START Data extract
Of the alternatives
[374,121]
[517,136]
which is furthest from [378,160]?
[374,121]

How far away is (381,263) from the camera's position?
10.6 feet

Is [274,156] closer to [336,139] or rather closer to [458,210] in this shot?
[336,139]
END Data extract
START Data extract
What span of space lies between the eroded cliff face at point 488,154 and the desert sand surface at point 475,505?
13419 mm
END Data extract
START Data extract
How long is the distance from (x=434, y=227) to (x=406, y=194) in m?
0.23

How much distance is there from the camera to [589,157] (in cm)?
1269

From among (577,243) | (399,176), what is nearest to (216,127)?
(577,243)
END Data extract
# What you will do
From the records above, pull out every line that contains the string "distance" and copy it. Case counts.

# Solution for this problem
How long is the distance from (x=434, y=227) to (x=406, y=194) in m?
How much distance is there from the camera to [589,157] (in cm)?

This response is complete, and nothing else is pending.